Natural Language Processing | Knowledge Base | Definition


What Is NLP and What Does NLP Mean for Intelligent Capture?

Natural Language Processing or NLP essentially deconstructs text, whether it’s a text from a phone or social media or text within a document. NLP is most generally defined as the automated processing or manipulation of natural language – speech or text – by software so that information can be inferred from it.
What we’re focused here on text within a document, whether that document is born-digital such as a word document, converted into a PDF or if it’s a document that’s scanned and then subsequently run through OCR software. There are a number of different types of things that are involved under the NLP umbrella.

First, NLP information within this context focuses on words and sentence segmentation. The software must be able to define where a sentence starts and where it ends as well as define each individual word. Once sentences and words are defined, then we can go to the next stage, which is called parts of speech tagging or posts.

NLP software labels or tags each word grammatically so that it identifies the nouns, adverbs and adjectives – all those types of necessary grammatical types of constructs that are needed to put things in context and understand them. The next stage is called phrase chunking after the words have been tagged to fit within a grammatical structure. Phrase chunking looks at the a more holistic level at sentences and multiple sentences to understand how these sentences relate to each other.

Most of the time, what you’re going to be looking at are toolkits that do identify words, sentence segmentation and the phrase chunking. Ultimately, all of this is deconstructing texts so that you can feed it into a machine learning algorithms. These are neural networks and they’re deep learning neural networks that are used to identify and extract key components of this data. Watch the video above to get a full understanding of NLP in the context of intelligent capture.

Since NLP is a set of techniques designed to break-down text into a lexicon of sorts so that information can be inferred from it, there are two general ways to do this:

Rules-based Approach.The first is a rules-based approach where staff (typically a large team) identifies the particular arguments required for a particular task. They will identify key verbs, nouns, adjectives, provide dictionaries, encode linguistic structures, etc. all to be able to parse data and appropriately organize it. This process obviously takes a lot of preparation, but it does typically result in more precise, if more constrained, results.

Machine Learning Approach. The second approach, where more research is being done, involves use of statistically-based machine learning in order to derive inferences and make sense of text. This approach requires a lot of sample data along with extensive tagging of key concepts and meaning in order for the machine language algorithms to identify and organize text-based data. The benefit is that the bespoke nature of a rules-based approach can be eliminated, which allows for a much greater range of data to be covered. The drawback is that the results are less-precise because the inferences are not based upon strict rules.

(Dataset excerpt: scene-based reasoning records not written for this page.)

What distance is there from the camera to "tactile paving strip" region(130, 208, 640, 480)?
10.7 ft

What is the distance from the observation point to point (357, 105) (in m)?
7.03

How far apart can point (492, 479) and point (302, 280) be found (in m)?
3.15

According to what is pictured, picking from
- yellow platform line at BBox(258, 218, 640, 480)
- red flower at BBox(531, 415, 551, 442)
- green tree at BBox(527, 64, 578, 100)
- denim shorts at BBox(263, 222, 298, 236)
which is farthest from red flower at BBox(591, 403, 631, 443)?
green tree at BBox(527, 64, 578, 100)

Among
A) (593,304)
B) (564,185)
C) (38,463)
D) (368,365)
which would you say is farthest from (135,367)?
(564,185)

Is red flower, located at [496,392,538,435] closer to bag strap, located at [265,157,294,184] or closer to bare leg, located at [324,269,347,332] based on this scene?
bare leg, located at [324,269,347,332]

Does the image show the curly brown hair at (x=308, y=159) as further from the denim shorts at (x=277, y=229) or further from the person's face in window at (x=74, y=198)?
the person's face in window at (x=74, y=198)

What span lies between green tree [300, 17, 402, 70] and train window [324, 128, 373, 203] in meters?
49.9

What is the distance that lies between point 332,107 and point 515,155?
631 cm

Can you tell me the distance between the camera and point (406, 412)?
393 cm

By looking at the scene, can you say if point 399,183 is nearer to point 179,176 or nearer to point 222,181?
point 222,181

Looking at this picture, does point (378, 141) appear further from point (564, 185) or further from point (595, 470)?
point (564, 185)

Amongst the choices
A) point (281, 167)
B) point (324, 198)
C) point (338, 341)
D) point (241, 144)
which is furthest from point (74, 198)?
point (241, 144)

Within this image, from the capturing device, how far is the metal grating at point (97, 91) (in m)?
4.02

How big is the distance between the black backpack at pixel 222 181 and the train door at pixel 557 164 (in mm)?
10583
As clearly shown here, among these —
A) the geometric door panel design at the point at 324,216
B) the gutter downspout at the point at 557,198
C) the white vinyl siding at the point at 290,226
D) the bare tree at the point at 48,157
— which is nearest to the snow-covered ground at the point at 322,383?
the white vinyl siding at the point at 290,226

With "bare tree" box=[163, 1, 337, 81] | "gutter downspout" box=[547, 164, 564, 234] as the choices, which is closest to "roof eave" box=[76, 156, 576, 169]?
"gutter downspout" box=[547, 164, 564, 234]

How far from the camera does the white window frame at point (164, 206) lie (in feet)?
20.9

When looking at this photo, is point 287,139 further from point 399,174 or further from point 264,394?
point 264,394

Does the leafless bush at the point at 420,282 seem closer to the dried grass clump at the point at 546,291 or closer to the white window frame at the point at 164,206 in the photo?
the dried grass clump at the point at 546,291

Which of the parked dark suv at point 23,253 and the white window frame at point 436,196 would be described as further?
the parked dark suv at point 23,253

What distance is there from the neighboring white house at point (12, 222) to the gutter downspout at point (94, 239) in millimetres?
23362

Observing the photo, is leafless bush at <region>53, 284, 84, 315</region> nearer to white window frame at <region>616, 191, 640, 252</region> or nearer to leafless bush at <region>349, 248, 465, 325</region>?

NLP for RPA and Other Automation Processes

In most cases, NLP adds a new arrow in the quiver of automation (RPA or otherwise) by allowing more abstract information to be used within a business process. It is important to note that NLP does not replace other forms of document automation.

For instance, document classification (or document identification) and separation can make use of NLP, but only in cases where it is necessary to organize documents by meaning vs. type. Automated, statistical classification often performs much better than a linguistic approach simply because document features can be more reliable and not depend upon linguistic understanding. Software does not need to understand the meaning of an invoice, form or claim to identify what it is.

NLP is also not a substitute for data extraction. Here too, with data extraction, the data elements can be identified by features. If an automation task requires parsing and extraction of bank account statements to find the average daily balance or total expenditures made on credit, understanding the meaning is unnecessary. Machine learning can be applied to automate the identification of location, likely data labels, data type and proximity to other features to automate this process.

Where NLP Excels

Where NLP does excel is at locating and extracting concepts and summarizing more complex unstructured data. Take, for instance, a group of contracts where the task is to summarize the main terms for access to third party data – something that is very relevant to support GDPR. This is the domain of an emerging area known as contract analysis. A corpus of tagged contracts would either be used to construct rules or to train an NLP system to identify the relevant sections of a candidate contract and then extract or summarize them.

The Net

The net: whereas machine learning document classification and data extraction use document-level and data-level features to learn how to automate, NLP-based processing uses linguistic features. An intelligent approach is to understand when to pragmatically apply each to solve a given problem. Using the two in combination will be essential to maximize the use of automation across all document-based processes.